The paper emphasizes the dynamic nature of AI expertise, noting that AI model performance for a particular task typically improves over time with training. This progression necessitates adapting HAII strategies to match the evolving capabilities of the AI.

The Model Mastery Lifecycle

To capture the dynamic relationship between human and AI expertise, the paper introduces the Model Mastery Lifecycle, illustrated in (Figure 3). This lifecycle consists of four stages: supervision, interaction, a zone of uncertainty, and autonomy. Each stage requires different types of HAII, reflecting the changing roles of humans and AI as the model approaches mastery. The zone of uncertainty, where the relative expertise of models vs. humans is unclear, presents the most significant challenges for HAII design.

Figure 3: The Model Mastery Lifecycle: Stages in the Growth of Model Mastery showing how overall HAII strategy changes as model mastery increases

The paper discusses the transition to higher levels of automation in automated driving, using it as an example to show how the type of HAII changes as AI/automation progresses towards mastery.

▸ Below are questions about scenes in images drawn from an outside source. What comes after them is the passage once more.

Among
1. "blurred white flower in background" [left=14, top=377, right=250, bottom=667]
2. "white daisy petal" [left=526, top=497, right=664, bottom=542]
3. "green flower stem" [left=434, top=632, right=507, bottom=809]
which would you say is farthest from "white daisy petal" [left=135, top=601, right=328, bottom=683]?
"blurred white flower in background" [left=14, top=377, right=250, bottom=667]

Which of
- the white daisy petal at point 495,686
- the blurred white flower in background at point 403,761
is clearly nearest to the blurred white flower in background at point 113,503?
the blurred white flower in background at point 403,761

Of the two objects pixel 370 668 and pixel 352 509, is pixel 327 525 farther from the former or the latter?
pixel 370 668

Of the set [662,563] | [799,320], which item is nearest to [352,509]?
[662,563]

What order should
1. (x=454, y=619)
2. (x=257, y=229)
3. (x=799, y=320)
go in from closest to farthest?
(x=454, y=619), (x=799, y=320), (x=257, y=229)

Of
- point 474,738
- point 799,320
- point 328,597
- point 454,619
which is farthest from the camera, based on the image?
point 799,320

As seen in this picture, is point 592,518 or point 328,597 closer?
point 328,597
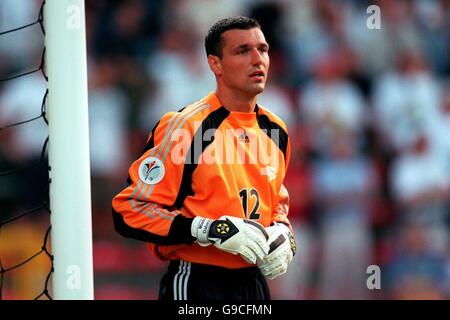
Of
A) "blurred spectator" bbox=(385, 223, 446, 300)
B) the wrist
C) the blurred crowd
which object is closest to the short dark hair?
the wrist

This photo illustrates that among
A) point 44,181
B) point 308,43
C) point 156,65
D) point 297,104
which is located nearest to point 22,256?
point 44,181

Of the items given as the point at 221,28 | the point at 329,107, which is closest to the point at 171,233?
the point at 221,28

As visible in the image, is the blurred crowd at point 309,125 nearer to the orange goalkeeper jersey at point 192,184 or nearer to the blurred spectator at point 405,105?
the blurred spectator at point 405,105

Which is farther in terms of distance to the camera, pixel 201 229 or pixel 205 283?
pixel 205 283

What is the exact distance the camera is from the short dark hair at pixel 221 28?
14.7ft

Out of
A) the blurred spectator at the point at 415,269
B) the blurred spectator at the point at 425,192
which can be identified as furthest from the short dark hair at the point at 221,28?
the blurred spectator at the point at 415,269

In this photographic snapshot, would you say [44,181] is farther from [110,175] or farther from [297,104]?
[297,104]

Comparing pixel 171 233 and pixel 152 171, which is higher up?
pixel 152 171

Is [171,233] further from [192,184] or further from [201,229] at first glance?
[192,184]

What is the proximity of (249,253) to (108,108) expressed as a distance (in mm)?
3789

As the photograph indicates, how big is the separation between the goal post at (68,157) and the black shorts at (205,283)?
43cm

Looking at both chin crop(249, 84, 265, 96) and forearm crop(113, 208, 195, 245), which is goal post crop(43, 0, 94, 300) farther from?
chin crop(249, 84, 265, 96)

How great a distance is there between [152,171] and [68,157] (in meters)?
0.38

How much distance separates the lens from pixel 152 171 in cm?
425
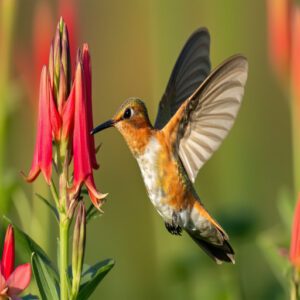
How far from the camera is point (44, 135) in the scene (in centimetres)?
171

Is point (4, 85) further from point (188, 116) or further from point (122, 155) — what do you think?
point (122, 155)

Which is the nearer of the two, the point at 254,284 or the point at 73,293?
the point at 73,293

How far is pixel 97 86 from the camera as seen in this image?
5711mm

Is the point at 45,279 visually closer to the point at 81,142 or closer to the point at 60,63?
the point at 81,142

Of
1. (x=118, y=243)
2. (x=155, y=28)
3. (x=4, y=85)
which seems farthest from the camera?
(x=118, y=243)

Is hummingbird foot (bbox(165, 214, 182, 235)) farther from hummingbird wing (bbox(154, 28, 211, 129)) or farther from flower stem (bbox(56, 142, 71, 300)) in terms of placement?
flower stem (bbox(56, 142, 71, 300))

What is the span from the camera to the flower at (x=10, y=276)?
1.60m

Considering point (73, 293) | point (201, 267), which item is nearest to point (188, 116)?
point (73, 293)

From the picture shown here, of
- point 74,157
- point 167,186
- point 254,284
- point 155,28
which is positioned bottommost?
point 254,284

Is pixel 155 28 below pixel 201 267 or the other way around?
the other way around

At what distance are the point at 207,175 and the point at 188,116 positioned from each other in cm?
239

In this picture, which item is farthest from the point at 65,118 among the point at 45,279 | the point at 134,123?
the point at 134,123

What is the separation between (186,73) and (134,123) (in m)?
0.32

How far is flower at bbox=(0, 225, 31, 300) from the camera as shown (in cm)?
160
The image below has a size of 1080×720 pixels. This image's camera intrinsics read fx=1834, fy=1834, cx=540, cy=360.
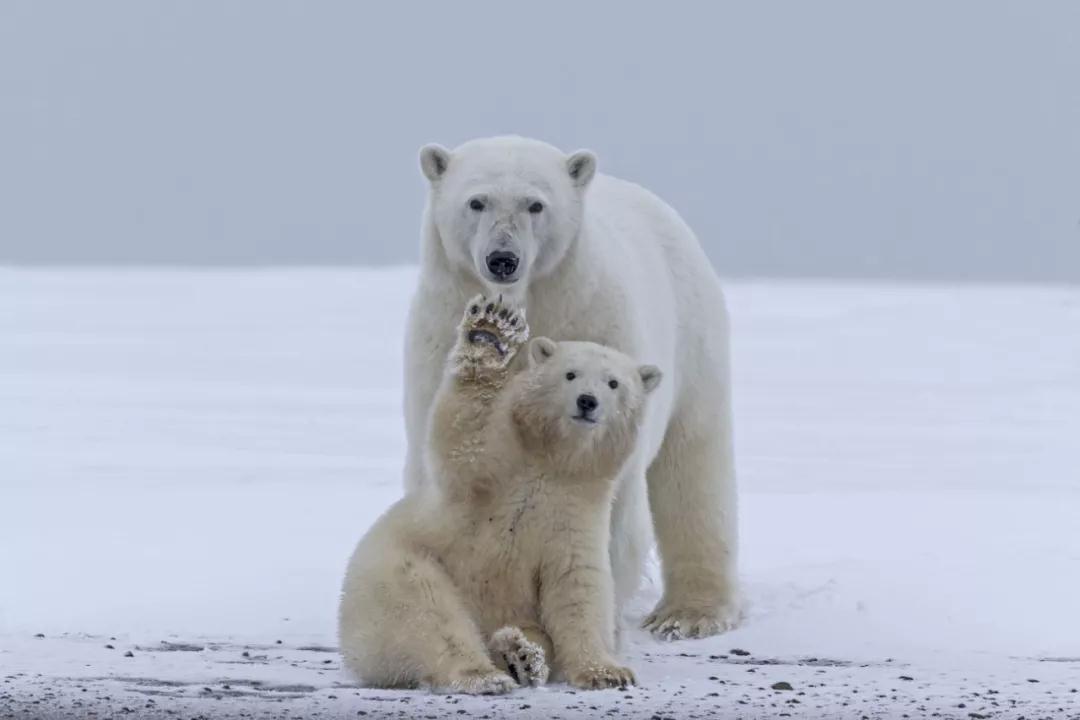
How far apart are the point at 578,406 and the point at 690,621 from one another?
1546 millimetres

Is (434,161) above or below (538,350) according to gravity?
above

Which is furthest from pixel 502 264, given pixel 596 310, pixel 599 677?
pixel 599 677

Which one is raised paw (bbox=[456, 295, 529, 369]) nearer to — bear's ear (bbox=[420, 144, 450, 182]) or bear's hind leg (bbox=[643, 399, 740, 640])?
bear's ear (bbox=[420, 144, 450, 182])

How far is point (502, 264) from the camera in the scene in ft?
16.6

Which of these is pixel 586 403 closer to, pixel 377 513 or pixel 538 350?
pixel 538 350

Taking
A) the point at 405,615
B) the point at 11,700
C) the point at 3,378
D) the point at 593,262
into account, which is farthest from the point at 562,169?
the point at 3,378

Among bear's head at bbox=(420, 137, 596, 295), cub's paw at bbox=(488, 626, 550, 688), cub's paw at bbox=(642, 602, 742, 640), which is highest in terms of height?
bear's head at bbox=(420, 137, 596, 295)

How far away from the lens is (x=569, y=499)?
463 cm

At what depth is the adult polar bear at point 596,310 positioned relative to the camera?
5.27 meters

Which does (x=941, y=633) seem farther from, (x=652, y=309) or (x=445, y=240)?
(x=445, y=240)

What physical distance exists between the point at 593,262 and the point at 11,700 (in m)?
2.18

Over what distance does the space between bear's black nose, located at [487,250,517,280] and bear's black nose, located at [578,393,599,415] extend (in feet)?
1.99

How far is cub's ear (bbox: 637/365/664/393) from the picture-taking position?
489 centimetres

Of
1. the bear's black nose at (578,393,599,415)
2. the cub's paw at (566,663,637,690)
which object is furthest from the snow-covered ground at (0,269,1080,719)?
the bear's black nose at (578,393,599,415)
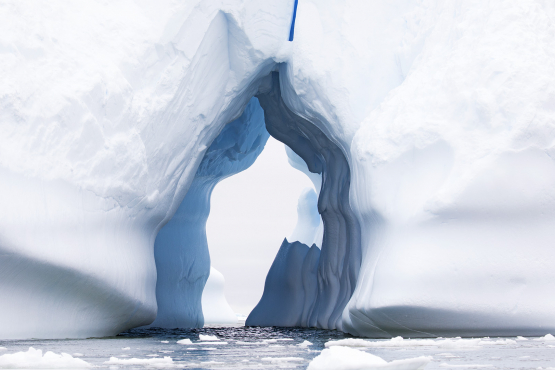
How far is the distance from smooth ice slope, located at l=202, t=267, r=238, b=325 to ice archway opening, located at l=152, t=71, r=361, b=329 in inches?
232

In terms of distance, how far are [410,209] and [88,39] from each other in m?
3.37

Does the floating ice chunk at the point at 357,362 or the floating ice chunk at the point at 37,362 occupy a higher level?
the floating ice chunk at the point at 357,362

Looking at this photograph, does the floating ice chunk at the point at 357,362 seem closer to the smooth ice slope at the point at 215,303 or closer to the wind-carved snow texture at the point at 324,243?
the wind-carved snow texture at the point at 324,243

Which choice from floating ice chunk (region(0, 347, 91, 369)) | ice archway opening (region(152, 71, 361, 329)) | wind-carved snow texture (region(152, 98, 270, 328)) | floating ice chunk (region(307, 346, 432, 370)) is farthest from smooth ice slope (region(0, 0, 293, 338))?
floating ice chunk (region(307, 346, 432, 370))

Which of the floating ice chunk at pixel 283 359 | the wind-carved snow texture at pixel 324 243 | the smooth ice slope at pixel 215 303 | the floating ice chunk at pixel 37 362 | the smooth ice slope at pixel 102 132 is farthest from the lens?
the smooth ice slope at pixel 215 303

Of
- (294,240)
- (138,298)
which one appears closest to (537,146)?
(138,298)

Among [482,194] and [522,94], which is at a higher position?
[522,94]

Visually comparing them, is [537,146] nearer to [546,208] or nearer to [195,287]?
[546,208]

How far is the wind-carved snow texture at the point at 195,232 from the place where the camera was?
9.56 meters

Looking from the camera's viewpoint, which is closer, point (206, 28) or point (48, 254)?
point (48, 254)

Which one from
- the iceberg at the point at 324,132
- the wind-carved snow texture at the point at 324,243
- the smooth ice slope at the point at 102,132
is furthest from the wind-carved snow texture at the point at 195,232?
the smooth ice slope at the point at 102,132

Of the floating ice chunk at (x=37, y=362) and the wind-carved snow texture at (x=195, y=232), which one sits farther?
the wind-carved snow texture at (x=195, y=232)

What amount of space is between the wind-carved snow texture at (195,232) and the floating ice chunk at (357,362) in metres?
7.39

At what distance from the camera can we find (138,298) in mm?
5887
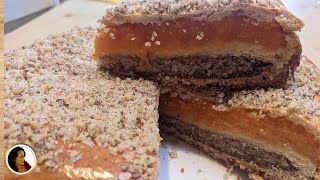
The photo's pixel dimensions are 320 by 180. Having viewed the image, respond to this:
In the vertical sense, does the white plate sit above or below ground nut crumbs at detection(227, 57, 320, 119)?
below

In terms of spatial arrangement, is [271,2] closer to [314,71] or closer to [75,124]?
[314,71]

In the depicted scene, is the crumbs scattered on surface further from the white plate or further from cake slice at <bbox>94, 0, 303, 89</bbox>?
the white plate

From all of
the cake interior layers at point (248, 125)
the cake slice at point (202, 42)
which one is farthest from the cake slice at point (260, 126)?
the cake slice at point (202, 42)

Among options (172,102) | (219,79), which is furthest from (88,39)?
(219,79)
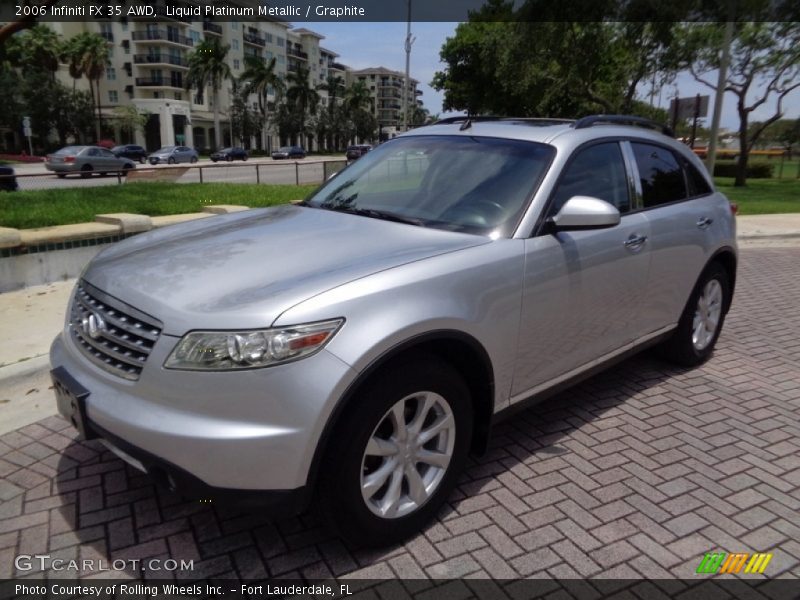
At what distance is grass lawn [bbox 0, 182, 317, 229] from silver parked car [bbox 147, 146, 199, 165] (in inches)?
1203

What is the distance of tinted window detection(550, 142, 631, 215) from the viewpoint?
3.32 m

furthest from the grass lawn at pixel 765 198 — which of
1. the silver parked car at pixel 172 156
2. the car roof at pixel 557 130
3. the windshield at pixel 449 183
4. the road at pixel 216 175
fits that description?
the silver parked car at pixel 172 156

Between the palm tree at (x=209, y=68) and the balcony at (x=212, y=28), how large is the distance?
34.3 feet

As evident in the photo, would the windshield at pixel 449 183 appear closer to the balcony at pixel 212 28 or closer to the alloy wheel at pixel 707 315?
the alloy wheel at pixel 707 315

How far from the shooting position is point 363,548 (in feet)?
8.39

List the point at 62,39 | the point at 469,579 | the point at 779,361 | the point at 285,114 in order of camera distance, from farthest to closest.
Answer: the point at 285,114 < the point at 62,39 < the point at 779,361 < the point at 469,579

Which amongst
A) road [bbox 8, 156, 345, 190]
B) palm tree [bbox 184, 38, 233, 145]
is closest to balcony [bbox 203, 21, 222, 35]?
palm tree [bbox 184, 38, 233, 145]

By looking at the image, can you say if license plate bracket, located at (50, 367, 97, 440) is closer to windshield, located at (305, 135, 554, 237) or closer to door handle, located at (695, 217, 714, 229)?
windshield, located at (305, 135, 554, 237)

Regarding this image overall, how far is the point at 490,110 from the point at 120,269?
43722mm

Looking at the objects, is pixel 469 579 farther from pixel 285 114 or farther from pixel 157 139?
pixel 285 114

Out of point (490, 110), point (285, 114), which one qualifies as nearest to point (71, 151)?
point (490, 110)

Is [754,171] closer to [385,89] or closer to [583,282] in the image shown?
[583,282]

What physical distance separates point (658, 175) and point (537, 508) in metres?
2.46

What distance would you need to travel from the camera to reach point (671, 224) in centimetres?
401
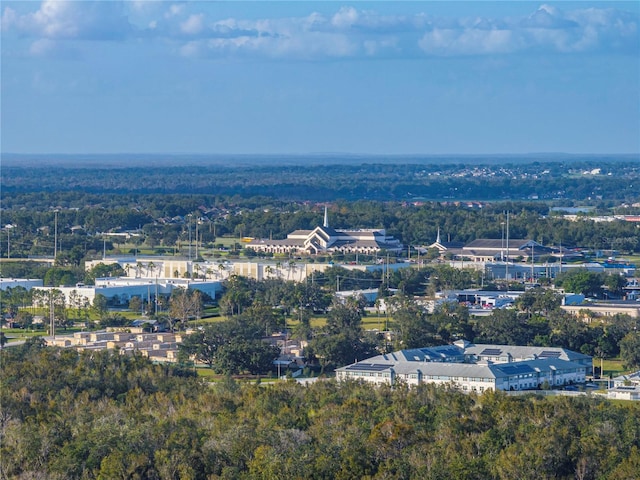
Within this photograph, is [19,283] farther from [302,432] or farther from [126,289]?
[302,432]

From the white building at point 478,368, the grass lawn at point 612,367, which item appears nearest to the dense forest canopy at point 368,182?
the grass lawn at point 612,367

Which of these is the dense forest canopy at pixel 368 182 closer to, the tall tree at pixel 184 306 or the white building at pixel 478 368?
the tall tree at pixel 184 306

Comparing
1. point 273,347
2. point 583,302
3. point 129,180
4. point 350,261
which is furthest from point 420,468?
point 129,180

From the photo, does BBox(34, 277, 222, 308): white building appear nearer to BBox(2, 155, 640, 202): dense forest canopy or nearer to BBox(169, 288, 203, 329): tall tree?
BBox(169, 288, 203, 329): tall tree

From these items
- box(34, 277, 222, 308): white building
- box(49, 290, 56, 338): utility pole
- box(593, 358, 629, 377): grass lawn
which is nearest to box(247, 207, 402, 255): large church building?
box(34, 277, 222, 308): white building

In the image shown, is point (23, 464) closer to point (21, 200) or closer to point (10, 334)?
point (10, 334)

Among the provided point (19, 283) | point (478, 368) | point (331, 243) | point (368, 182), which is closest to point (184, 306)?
point (19, 283)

Inertia in Accepting Model Mastery

The paper addresses the issue of resistance to accepting model mastery, drawing parallels with historical reluctance to adopt algorithmic decision-making in clinical settings. It identifies common arguments used to resist model mastery, such as the belief that experts can overrule the model in specific cases or that personal knowledge of patients outweighs general statistical relationships. The authors caution against these arguments, citing evidence that experts may not always be aware of when they are in a better position than the model to make a decision.

Conclusion

The paper concludes by emphasizing the importance of recognizing the current stage of AI systems in the model mastery lifecycle and designing task allocations and HAII accordingly. It advocates for a balanced approach, acknowledging the potential of AI while also recognizing the need for human oversight, ethical considerations, and safeguards against model limitations. The HAII designs should strive to provide an appropriate balance between human oversight and automated control. Calibrating trust appropriately is also essential. Each application of AI will need to formulate its own approach to HAII, taking into account its position in the model mastery lifecycle, as well as specific requirements reflecting the properties of the domain within which the application is situated.